Ears come in a wide array of shapes and sizes, from an elephant’s huge leathery flaps to the round, flat discs of a frog’s. Regardless of their size or shape, vertebrates use the ear to magnify waves of sound, transforming the waves into signals that are then interpreted by the brain. The resulting functions of the ear permit the hearing of the elephant’s trumpet and the croak of the frog, as well as the voices of friends and family and the sounds of favored music.

Sound works by traveling through air in waves; these compress, then stretch, and the process then repeats. The compression pushes on such objects as ear tissue. As a wave then stretches out again, it pulls upon the tissue. These pushing and pulling wave aspects cause a vibration in whatever the sound hits.

Waves of sound first strike the outer ear. It is known more formally as the auricle or pinna. The shape of the outer ear assists in collecting sound and directing it within the head; it travels then toward the middle ear and inner ear. The ear’s shape assists in the amplification of the sound along the way, increasing the sound’s volume, as well as determining where the sound is originating.

Sound waves travel from the outer ear through the tube known as the ear canal. In humans, this tube is tiny. It is only about an inch long. While humans have both an outer ear and an ear canal, not all animals share these features. Many frogs simply have a flat spot located behind their eyes: this is the frog’s eardrum. In animals that do have both an ear canal and an outer ear, the tympanum, or the eardrum, is located inside the head. A tight membrane, it stretches across the ear canal’s end. When sound waves impact the eardrum, they cause a vibration in the membrane. This causes a triggering of pressure waves which then swell, passing into the middle ear.

The Anatomy of an Ear

Within the middle ear is a small cavity. This has three tiny bones: the malleus, which in Latin means hammer; the incus, which in Latin means anvil; and the stapes, which in Latin means stirrup. In humans, this trio of bones is known as the ossicles. The smallest bones in the human body, one of them, the stapes, is only a tenth of an inch long. This trio of bones works together in receiving sound waves, transmitting them along to the inner part of the ear. Not all animals possess ossicles. Snakes, for example, lack outer and middle ears. In a snake, the jaw transmits the vibrations of sound directly to the snake’s inner ear.

Within the inner ear is a structure shaped like a snail and filled with fluid. This is known as the cochlea. Within the cochlea stand ranks of microscopic hair cells. They contain collections of quite small strands that are like hair and are embedded in a membrane that is like gel. When the vibrations of sound enter within the cochlea, they cause the membrane, along with its hair cells, to sway back and forth. The movements of these cells and membrane send messages along to the brain. The messages register sounds like any of an abundance of distinct pitches.

The hair cells in the ear are quite fragile. The death of one means that it is gone forever. This means that over time, as these hair cells disappear, people begin losing the ability to detect particular sounds within the functions of the ear. The hair cells that die off first tend to be those that respond to high-pitched sounds. A teen, for example, may be capable of hearing a sound with a distinctly high frequency of around 17,000 hertz, while an older person may not.

Putting it all Together to Create Hearing!

A sound is transmitted in the form of sound waves that come from the environment. These sound waves are collected by the outer ear, then sent down along the ear canal until they strike the eardrum. The eardrum is caused to vibrate by these sound waves, which in turn sets into motion the trio of tiny bones, the ossicles, set within the middle ear. The bones’ motion then causes the movement of the fluid in the cochlea or inner ear. This movement of the fluid in the inner ear, in turn, causes the cochlea’s hair cells to bend. The movement of the hair cells is changed into electrical pulses. These electrical pulses are then transmitted to the auditory, or hearing, nerve and sent along up to the brain. They are then interpreted as sound.

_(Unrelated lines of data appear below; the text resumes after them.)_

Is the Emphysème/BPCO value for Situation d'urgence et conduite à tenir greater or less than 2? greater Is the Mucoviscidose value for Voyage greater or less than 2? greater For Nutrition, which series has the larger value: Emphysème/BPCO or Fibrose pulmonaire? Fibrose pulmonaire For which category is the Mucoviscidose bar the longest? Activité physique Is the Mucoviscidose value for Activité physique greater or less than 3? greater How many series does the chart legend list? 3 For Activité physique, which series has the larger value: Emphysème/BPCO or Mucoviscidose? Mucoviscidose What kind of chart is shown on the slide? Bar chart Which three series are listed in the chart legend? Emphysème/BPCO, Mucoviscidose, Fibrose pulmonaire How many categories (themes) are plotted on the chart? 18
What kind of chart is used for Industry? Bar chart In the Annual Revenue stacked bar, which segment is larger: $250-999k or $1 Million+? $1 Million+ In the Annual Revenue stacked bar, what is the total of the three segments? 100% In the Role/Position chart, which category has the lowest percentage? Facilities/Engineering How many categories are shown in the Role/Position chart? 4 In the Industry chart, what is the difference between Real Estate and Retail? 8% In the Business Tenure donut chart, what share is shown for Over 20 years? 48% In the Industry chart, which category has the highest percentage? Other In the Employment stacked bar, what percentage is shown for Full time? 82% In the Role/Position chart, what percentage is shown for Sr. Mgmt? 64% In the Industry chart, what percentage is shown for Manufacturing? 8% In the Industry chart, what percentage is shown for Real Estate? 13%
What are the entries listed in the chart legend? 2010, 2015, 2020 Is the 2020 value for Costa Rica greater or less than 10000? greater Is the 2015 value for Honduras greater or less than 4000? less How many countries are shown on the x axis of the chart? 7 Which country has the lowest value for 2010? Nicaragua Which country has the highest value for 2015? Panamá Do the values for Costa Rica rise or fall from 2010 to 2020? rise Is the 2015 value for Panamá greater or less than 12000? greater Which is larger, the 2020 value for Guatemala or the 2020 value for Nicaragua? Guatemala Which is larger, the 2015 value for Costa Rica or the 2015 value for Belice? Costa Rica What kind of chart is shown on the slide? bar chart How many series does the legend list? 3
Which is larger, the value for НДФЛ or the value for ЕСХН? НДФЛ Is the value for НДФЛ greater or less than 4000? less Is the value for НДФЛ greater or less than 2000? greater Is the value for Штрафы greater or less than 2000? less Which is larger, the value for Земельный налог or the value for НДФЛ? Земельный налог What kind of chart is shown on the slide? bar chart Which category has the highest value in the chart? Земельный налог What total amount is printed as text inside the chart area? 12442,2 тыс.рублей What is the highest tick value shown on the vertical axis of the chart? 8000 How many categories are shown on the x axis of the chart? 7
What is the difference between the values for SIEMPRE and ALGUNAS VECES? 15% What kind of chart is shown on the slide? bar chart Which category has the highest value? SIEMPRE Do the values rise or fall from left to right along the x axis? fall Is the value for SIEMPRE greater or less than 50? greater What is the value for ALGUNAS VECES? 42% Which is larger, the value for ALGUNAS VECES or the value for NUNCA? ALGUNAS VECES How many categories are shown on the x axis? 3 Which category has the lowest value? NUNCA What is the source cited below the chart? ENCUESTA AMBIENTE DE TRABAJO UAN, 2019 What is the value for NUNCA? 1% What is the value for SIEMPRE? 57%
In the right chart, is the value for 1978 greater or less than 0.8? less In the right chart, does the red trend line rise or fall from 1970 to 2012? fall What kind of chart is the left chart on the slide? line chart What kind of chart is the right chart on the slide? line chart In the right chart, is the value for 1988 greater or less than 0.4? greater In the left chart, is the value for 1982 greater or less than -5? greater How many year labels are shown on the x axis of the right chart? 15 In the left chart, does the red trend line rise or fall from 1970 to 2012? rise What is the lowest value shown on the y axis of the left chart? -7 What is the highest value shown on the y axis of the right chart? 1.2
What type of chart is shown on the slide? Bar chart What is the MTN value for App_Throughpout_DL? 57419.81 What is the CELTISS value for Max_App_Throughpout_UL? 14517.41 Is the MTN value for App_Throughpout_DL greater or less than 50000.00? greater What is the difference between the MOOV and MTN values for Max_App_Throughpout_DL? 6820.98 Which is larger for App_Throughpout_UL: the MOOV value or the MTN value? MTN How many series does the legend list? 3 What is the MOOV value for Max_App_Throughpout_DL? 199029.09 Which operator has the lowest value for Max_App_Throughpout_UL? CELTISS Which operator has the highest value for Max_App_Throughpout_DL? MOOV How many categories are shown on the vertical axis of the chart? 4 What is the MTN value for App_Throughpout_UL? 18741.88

The anatomy of the auditory system is quite complex but can be categorized broadly in two parts: one is peripheral and the other central. The former is made up of a trio of parts: the outer ear, then the middle ear, and finally the inner ear. The outer ear is made up of the auricle or pinna, the ear canal, and the eardrum. The middle ear, which is small and filled with air, contains the ossicles. The malleus, which connects to the eardrum, links the eardrum to the outer ear. The stapes connects then to the inner ear. The inner ear is special, containing both organs for hearing and balance. The hearing part is the cochlea, which means snail in Greek. It has a shape that is distinctively coiled. The central hearing system does not have as many parts but is incredibly complex. It is made up of the auditory nerve and the complicated pathways through the stem of the brain and on to the brain’s auditory cortex.

Regardless of size or shape, the ear of vertebrates is a fascinating and complex sensory apparatus. Sounds tell creatures much about the environment that surrounds them. Ears interpret complex waves and turn them into signals that the brain can interpret. The functions of the ear, when understood, allow the appreciation of what otherwise simply appears to be flaps of skin at the side of the head.